TEXT SEGMENT:

____

From the SuperTopo thread: Daisy Death revisited
read the entire thread here:
Selected comments from the full thread are below.

Topic Author: Russ Walling
With the latest daisy scare rearing its ugly head again, I did a couple of tests that you might find interesting. I guess the only real questions I have now are:
1. Should we even be making daisy chains with just a small loop at the end?
2. Should we be only making daisy chains that a clove-able end loop?
3. Should we only make daisy chains with the yet to be named "insert".
4. Please advise....

Re: Daisy Death revisited
Apr 27, 2006, 01:35pm PST
Author: Dingus Milktoast
Nice idea on the insert Fish.
Why can't you just use runner-strength bartacks for every pocket on the thing? Cost? Weight? Too stiff? Dumb idea? Please advise.

Re: Daisy Death revisited
Apr 27, 2006, 01:36pm PST
Author: zardoz
Say Russ, I'm not really up to speed on this issue/thang. Why is clipping the end loop like the first photo the Bad Business? I thought the thing to avoid was accidentally clipping only one of the bar tacks between loops, which puts you out of the system when it blows. Otherwise with all of the pockets blown you should still have one big loop with a six someodd bar tack keeping it together.
Like I said, pardon my ignorance. I always have enjoyed your tech weenie stuff. And don't forget those beers I bought you years ago on Paypal. Ha! The photo illustrations rock, btw.

Re: Daisy Death revisited
Apr 27, 2006, 01:44pm PST
Author: Russ Walling
Check this thread for more info and the great BD video of "Daisy Death"™™™™™
DMT: ladder style daisy chains used to be around. Not sure where they went. Usually boils down to time and money. Lot's O labor in a ladder style daisy. I'll look into it.

Re: Daisy Death revisited
Apr 27, 2006, 01:52pm PST
Author: zardoz
This is the direct link to a nice video showing the shiznits:

Re: Daisy Death revisited
Apr 27, 2006, 01:56pm PST
Author: dirtineye
Just clove hitch the end and be done with it already.

Re: Daisy Death revisited
Apr 27, 2006, 02:00pm PST
Author: Lambone
or use two biners to adjust length, or only clip into one loop. right?

Re: Daisy Death revisited
Apr 27, 2006, 02:08pm PST
Author: bringmedeath
Umm... we should... ummm... do nothing and see how many of us die.

Re: Daisy Death revisited
Apr 27, 2006, 02:30pm PST
Author: Lambone
I recall seeing that Metolious Adjustables are only rated to 300lbs. Bodyweight for aid, not meant for anchoring.

Re: Daisy Death revisited
Apr 27, 2006, 02:55pm PST
Author: Russ Walling
C'mon Fet... don't go all "Chicken Little" on us. Daisy chains, when used properly, have tons of uses, including in and around the anchor. If you know what they can and can't do, your chances of survival are higher, but I hardly see stiffs stacked at the base of routes like cord wood from daisy failure. YMMV.

Re: Daisy Death revisited
Apr 27, 2006, 03:57pm PST
Author: crotch
Nice idea Russ.

____

(Items listed in a dataset)
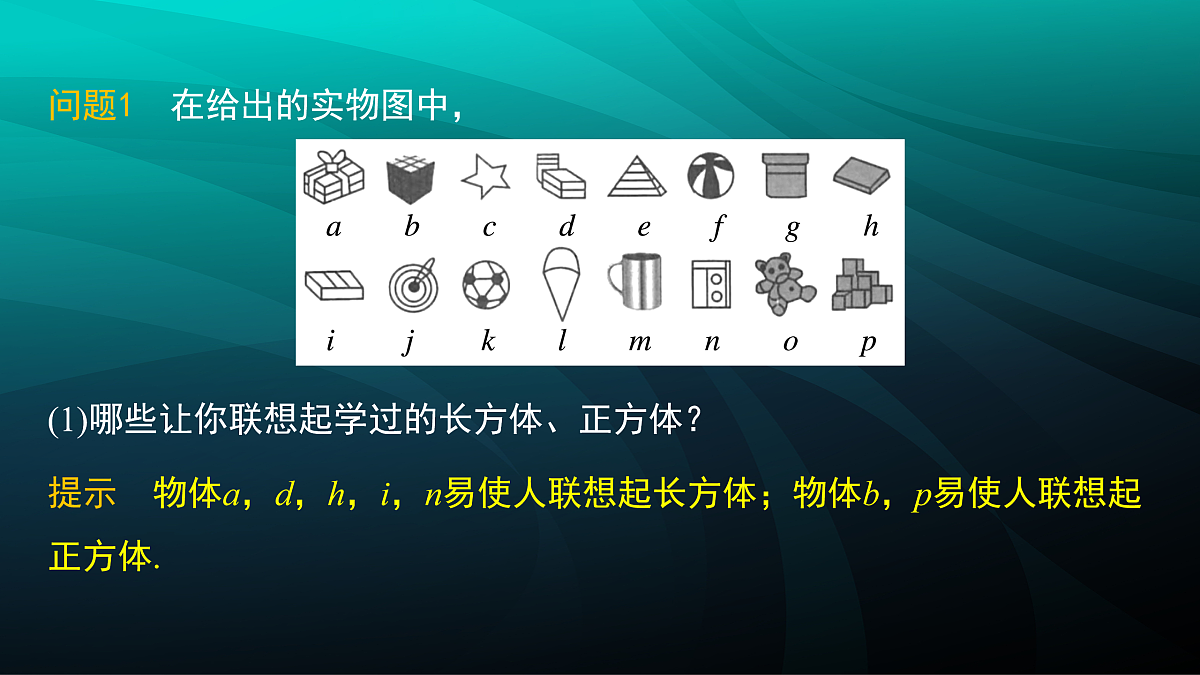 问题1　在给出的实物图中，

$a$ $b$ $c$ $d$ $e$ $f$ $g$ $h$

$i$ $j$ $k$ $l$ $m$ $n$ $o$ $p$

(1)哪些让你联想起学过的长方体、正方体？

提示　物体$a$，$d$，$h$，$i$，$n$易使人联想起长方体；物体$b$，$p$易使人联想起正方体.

____

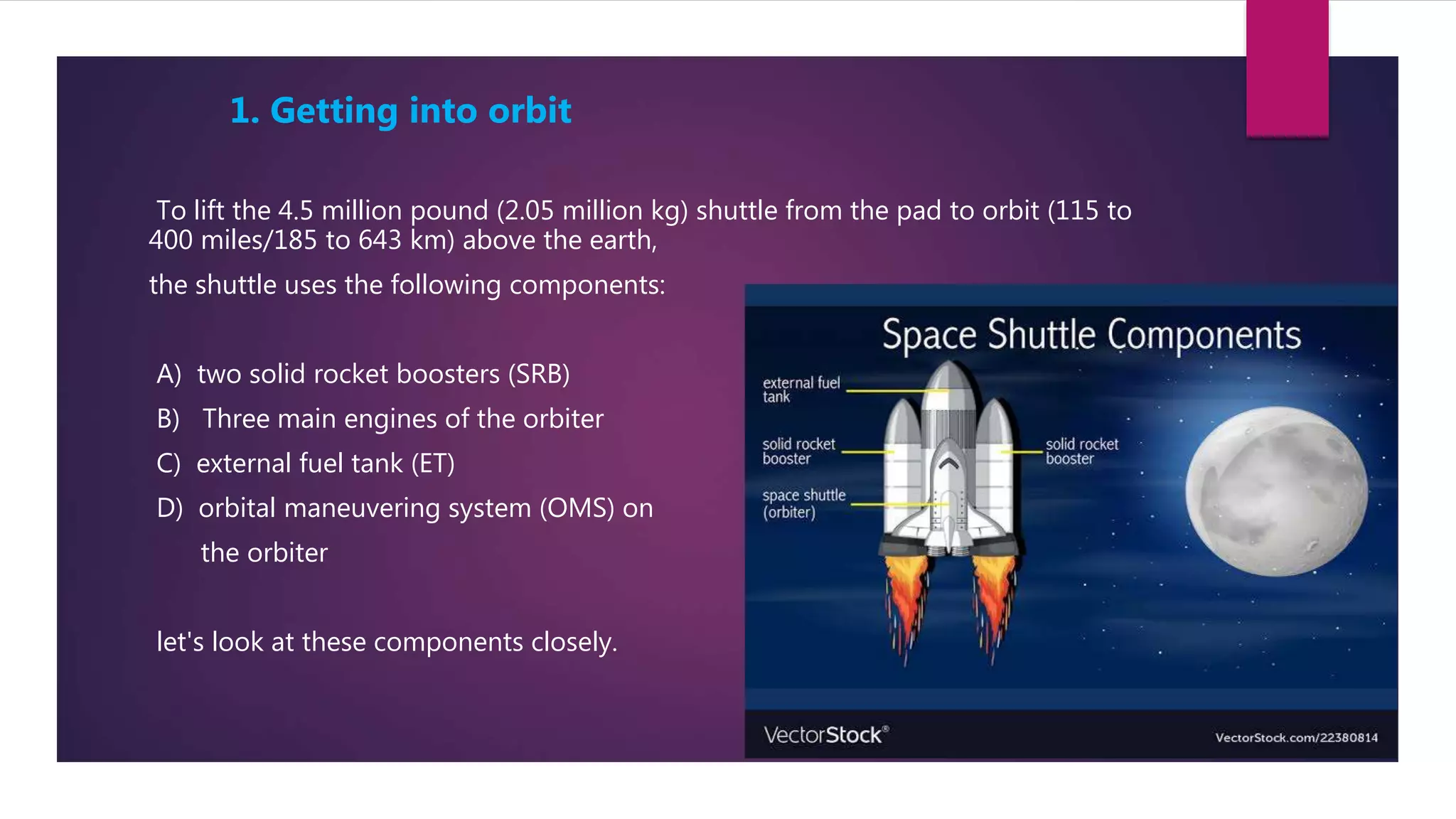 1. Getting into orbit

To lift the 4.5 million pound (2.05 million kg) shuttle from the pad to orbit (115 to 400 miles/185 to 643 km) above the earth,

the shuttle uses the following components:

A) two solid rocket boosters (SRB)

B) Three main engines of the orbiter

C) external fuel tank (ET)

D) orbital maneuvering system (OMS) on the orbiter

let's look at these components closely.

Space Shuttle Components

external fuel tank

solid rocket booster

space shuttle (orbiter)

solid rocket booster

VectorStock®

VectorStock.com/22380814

____

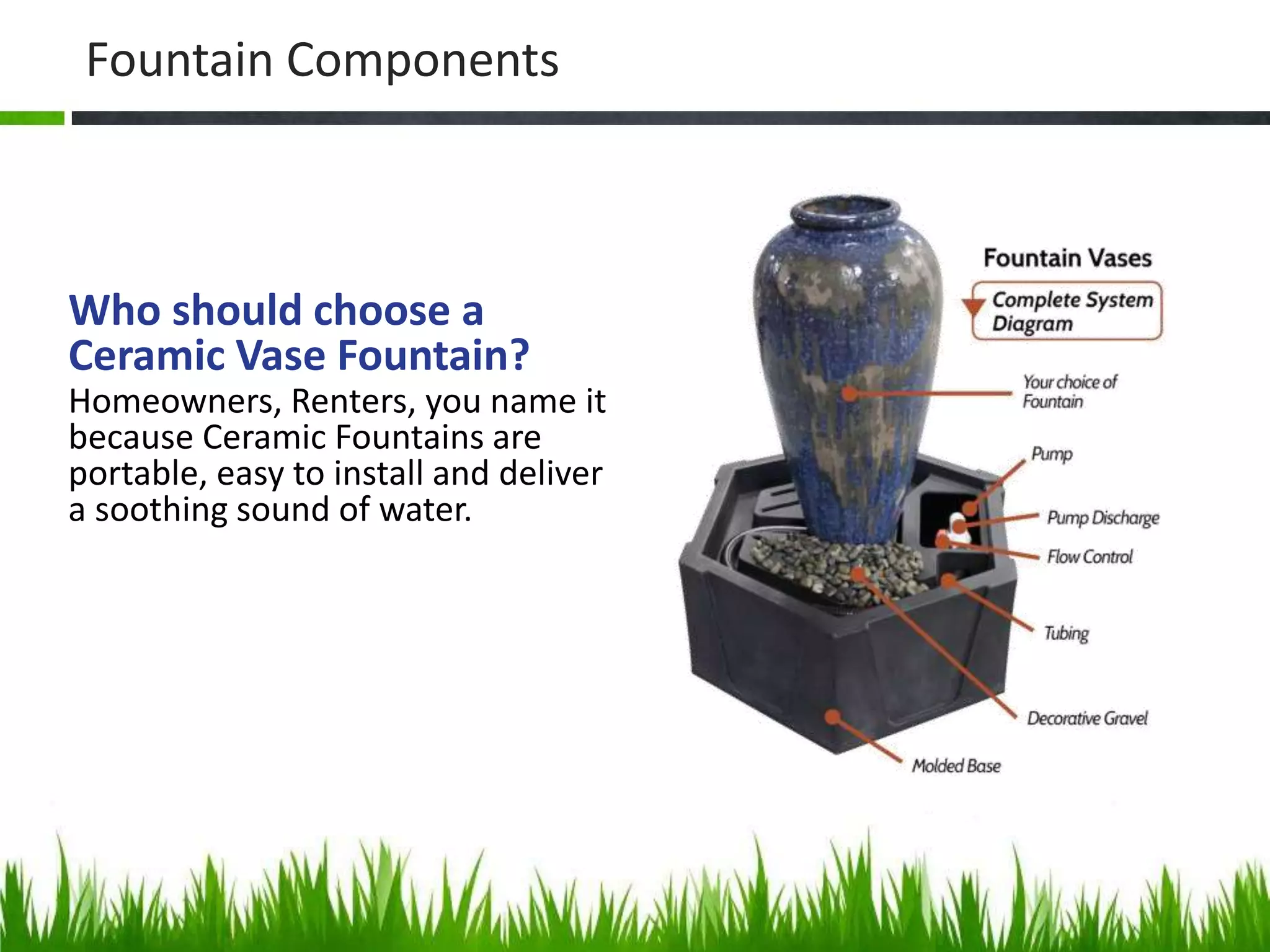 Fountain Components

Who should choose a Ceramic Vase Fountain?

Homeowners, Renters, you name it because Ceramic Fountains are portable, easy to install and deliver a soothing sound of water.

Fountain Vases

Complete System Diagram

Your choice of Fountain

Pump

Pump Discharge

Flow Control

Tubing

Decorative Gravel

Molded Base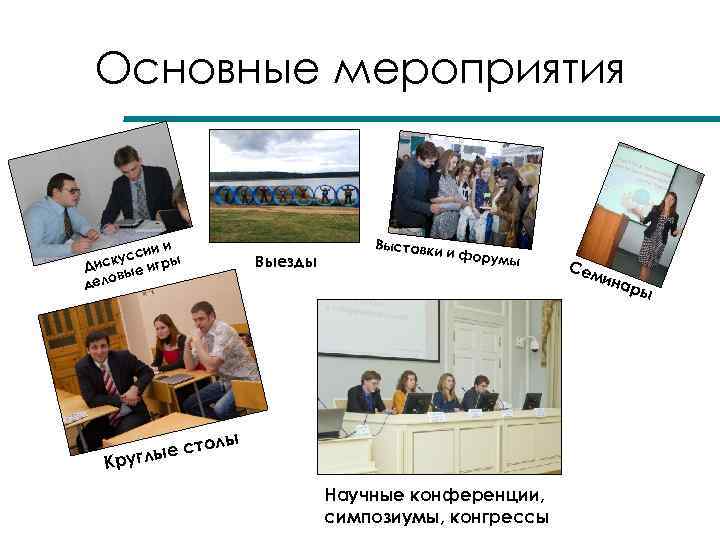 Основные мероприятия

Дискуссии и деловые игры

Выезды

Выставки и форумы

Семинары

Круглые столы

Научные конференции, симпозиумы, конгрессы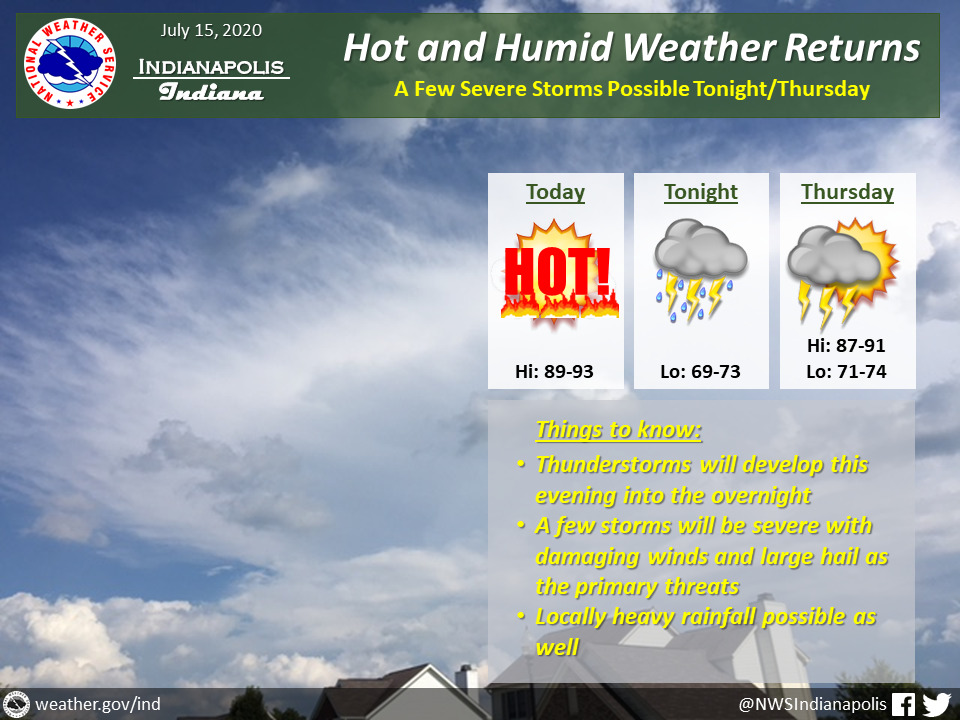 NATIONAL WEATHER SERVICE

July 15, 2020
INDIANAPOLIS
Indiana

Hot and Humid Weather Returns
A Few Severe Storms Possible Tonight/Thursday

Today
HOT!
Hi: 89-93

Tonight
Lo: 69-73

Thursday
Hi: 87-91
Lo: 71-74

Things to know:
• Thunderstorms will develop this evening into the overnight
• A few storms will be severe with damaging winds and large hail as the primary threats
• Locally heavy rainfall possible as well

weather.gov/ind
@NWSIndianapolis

____

TASKS:
a – Answer these questions about the daisy chain thread:
(i) What rating does Lambone recall for Metolious Adjustables?
(ii) What does dirtineye say to do with the end?
(iii) What style of daisy chain does Russ Walling say used to be around?
b – Return the passage of the daisy chain thread from "2. Should we" to "idea? Please advise.", copied word for word.
c – Take the daisy chain thread further from the point where it stops.

TASK ANSWERS:
a –
(i) 300lbs, bodyweight for aid, not meant for anchoring.
(ii) Clove hitch it.
(iii) Ladder style daisy chains.

b –
2. Should we be only making daisy chains that a clove-able end loop?
3. Should we only make daisy chains with the yet to be named "insert".
4. Please advise....

Re: Daisy Death revisited
Apr 27, 2006, 01:35pm PST
Author: Dingus Milktoast
Nice idea on the insert Fish.
Why can't you just use runner-strength bartacks for every pocket on the thing? Cost? Weight? Too stiff? Dumb idea? Please advise.

c –
If you take a short piece of webbing, pass it through the last loop of a standard daisy and bartack it closed into a loop so that it floats free like a link of chain, you've got a full strength loop at the end that won't get loaded funny or pop open.
Makes for an easy way to retrofit existing daisies.

Re: Daisy Death revisited
Apr 27, 2006, 04:30pm PST
Author: kimgraves
Why not a PAS design but with smaller "pockets?"

Re: Daisy Death revisited
Apr 27, 2006, 04:37pm PST
Author: Russ Walling
Don't like they way they handle and tangle. The standard long ass daisy is my fave. They are sleek, lightweight, and have plenty of adjustments that stay open when the daisy is weighted. The POS will have its loops close when under a load.
After all you guys have now got me paranoid after 25+ years, I'm going to use the FISH Super Daisy ™™™™.... oh wait... that's what I have been using ;)
Seriously.... I'll probably go to a clove hitch in the end, tack in the insert, or make one of them directional guys. I'll make Susan use the ultra bomber Directional Guy. I want to at least be *able* to see the "edge" from my new found world of puss-dom™™™™

Re: Daisy Death revisited
Apr 27, 2006, 05:20pm PST
Author: Thom
Aren't we over-reacting just a tad? Yes, the deviously deceptive and daring "Daisy Clip-O-Death" could get you an "E-ticket" for your last ride (right up there with the "Sliding X of Death" and the "American Triangle of Death"). But, as Russ pointed out,
"... don't go all "Chicken Little" on us."
"... I hardly see stiffs stacked at the base of routes like cord wood from daisy failure."
Couldn't we just use two 'biners and call it a day?
We're discussing a way to prevent improper use of equipment from killing us, rather than discussing the proper use of said equipment. Unless every manufacturer of daisies changed their design, a new "specialized" daisy developed by one manufacturer still doesn't stop people from using other daisies incorrectly. This doesn't seem the best way to go IMO, especially since the solution is so simple.
The flaw is not in the design, but in the use.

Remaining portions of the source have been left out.